* [TEXT TO READ]

§ §

The Living Field has supported local crop landraces and traditional varieties. We have grown them, saved their seed, used their products to make food, promoted them on open days and shared them with growers and gardeners.
Grains are the staple diet of any settled population. Neolithic ancestors brought them to these islands thousands of years ago. People have sustained themselves on locally grown grain crops such as oats, wheat and barley and di so in Scotland through the 1800s.
Today, most grain grown in Scotland is used for livestock feed and malting (alcohol). Apart from oats, which occupies a small area of arable land, and a few fields of special barley and wheat, the cereals people eat are grown elsewhere and imported as products of wheat, pasta, rice and maize. Of these, the UK as a whole is close to sufficiency in wheat – for bread, biscuits, cakes, and similar – but the once-close links between growing and eating grain have been severed. [Ed: this paragraph revised 4 April 2022].
So it is specially good to hear the continued and growing interest in projects like Common Grains  and Seed Sovereignty . They operate outside the conventional channels of crop varietal breeding and depend on local and often unfunded commitment for their success. Here we pass on some recent news and upcoming events from both projects – with images of the Living Field‘s cereal landraces and some old methods of grinding and milling grain.
With emphasis on both growing and baking, Common Grains is showing that short food chains work. It aims to reduce the physical and commercial distance between seed, crop, harvest, (saved seed), processing, baking and eating. As a result, the eater will likely appreciate the growing and have an vested interest in soil health and biodiversity .

§ §

* [DATA LINES]
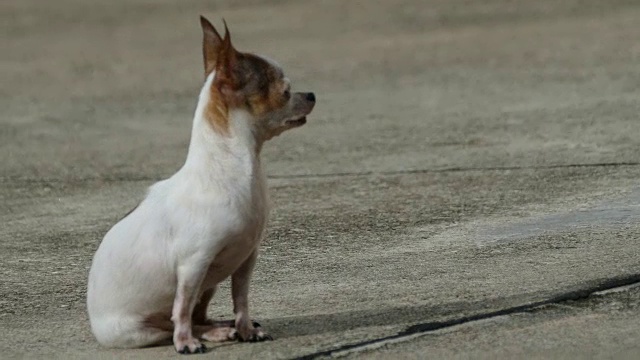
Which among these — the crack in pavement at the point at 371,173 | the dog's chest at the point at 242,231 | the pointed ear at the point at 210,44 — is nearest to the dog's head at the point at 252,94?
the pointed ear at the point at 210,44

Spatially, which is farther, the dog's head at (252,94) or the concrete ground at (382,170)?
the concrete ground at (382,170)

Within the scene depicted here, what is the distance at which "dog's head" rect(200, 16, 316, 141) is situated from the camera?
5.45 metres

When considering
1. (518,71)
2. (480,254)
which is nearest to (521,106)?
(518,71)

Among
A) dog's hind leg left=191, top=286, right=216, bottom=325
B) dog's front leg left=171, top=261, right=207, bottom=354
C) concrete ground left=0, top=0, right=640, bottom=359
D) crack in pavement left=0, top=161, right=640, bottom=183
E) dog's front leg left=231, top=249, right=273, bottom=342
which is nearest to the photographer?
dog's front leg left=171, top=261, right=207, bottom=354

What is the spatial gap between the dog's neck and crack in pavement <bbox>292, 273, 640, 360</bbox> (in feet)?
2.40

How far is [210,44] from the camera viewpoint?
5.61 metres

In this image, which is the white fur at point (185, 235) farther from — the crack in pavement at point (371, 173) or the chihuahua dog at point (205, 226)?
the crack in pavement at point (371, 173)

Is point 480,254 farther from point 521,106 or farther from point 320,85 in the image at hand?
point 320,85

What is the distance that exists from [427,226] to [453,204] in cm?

§ §

* [STATED TASK]
Using the text about grain landraces above, answer these questions:
1. Besides growing them and saving their seed, in what other ways has the Living Field supported local crop landraces and traditional varieties?
2. What is most grain grown in Scotland used for today?
3. On what two things does Common Grains place emphasis?

* [THE ANSWER]
1. It has used their products to make food, promoted them on open days, and shared them with growers and gardeners.
2. Livestock feed and malting (alcohol).
3. Growing and baking.